I was reviewing an analysis years ago, and I got triggered.
The analyst was suggesting that we target San Antonio. Up to that point the client had only targeted major cities (think New York, Chicago, San Francisco) but now the analyst thought that San Antonio would be a great location, even ahead of Dallas. When asking him why he told me that it was because it was one of the top 10 largest cities in the country, and even larger than Dallas.
I was surprised by this.
San Antonio bigger than the Big D? No way.
Now don’t get me wrong, San Antonio is a gorgeous town, but it didn’t strike me as a top 10 in population city. I mean it doesn’t even have an NFL team …
But sure enough, the top 10 cities in the US by population were:
- New York
- Los Angeles
- San Antonio
- San Diego
- San Jose
🚩Looking at the wikipedia page, I saw nothing but red flags.🚩
San Antonio was estimated to have 1.5 million people. Dallas? 1.3 million. Impossible. I lived in Dallas before. That city has far more than 1.3 million people. And wait, San Jose in the top 10?
Then it hit me that we were looking at the population of the city itself, NOT the metro area.
After having lived in Pittsburgh before making the move to Philly, I was used to thinking in terms of metro population. Pittsburgh has 130 different self governing municipalities in Allegheny County, by which splits the population into 130 different parts. This is as opposed to, say Philadelphia, which consolidated its city and county in 1854.
Looking at city population in the US as a reason to target for marketing can be a really really bad decision. I mean we might as well do it by the largest cities in the US by land area:
- Sitka, Alaska
- Juneau, Alaska
- Wrangell, Alaska
- Anchorage, Alaska
- Jacksonville, Florida
- Anaconda, Montana
- Butte, Montana
- Oklahoma City, Oklahoma
- Houston, Texas
- Phoenix, Arizona
Okay maybe not.
The main thing I gleaned from that? There is a city called Anaconda, Montana … wouldn’t it be amazing to say, “Hi I’m from Anaconda, Montana”?
Anyways … so what if we look at the top 10 METRO AREAS (i.e. not bound by municipal governments):
- New York City (+Jersey City, Newark, etc)
- Los Angeles (+Long Beach, Anaheim, etc)
- Dallas / Fort Worth
- Washington DC (+Arlington, Alexandria, etc)
- Miami (+Ft. Lauderdale)
- Philadelphia (+Camden, Wilmington, etc)
San Antonio is ranked 24th wedged between Orlando and Portland Oregon.
By the way, Jacksonville, the biggest american city by land mass outside of Alaska? It’s ranked 40th in metro population.

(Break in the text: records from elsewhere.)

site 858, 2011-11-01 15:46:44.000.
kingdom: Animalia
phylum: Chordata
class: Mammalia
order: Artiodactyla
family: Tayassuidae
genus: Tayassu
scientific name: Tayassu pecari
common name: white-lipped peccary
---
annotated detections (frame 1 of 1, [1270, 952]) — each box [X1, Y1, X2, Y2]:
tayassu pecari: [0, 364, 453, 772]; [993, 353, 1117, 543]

When we’re doing any kind of geo analysis and we want to compare different regions, we really need to do it by the population of the region, and have that be impactful.
We expect there to be more sessions and conversions to our website from New York City than from Anaconda, Montana, right?
Sometimes this is easy.
But if we’re not looking at metro regions, not considering the different population levels of said regions, then things can easily become wonky. Especially when trying to find impact or opportunities in the “long tail” of the smallest quartile of metro regions.
The data we’re sharing in this post can quickly let you see how your work is doing not just by metro, but by per capita population, which is as very different way to look at your performance.
You’re welcome to do this in Tableau or anything else, but I’m gonna walk you through from scratch, and Power BI can handle this really easily, and it’s free. So if you don’t already have it, head over to PowerBI.microsoft.com and Download it.
I put together a little CSV [which you can download free].
The sheet takes the metro areas in Google Analytics for the US, and adds a few dimensions. Including:
- Metro Rank
- TV Households (from Nielsen)
- Count of Big 4 sports teams (MLB, NFL, NBA, NHL) per metro [just for fun!]
You can always add other data per metro to your heart’s content, but let’s stick with this for now.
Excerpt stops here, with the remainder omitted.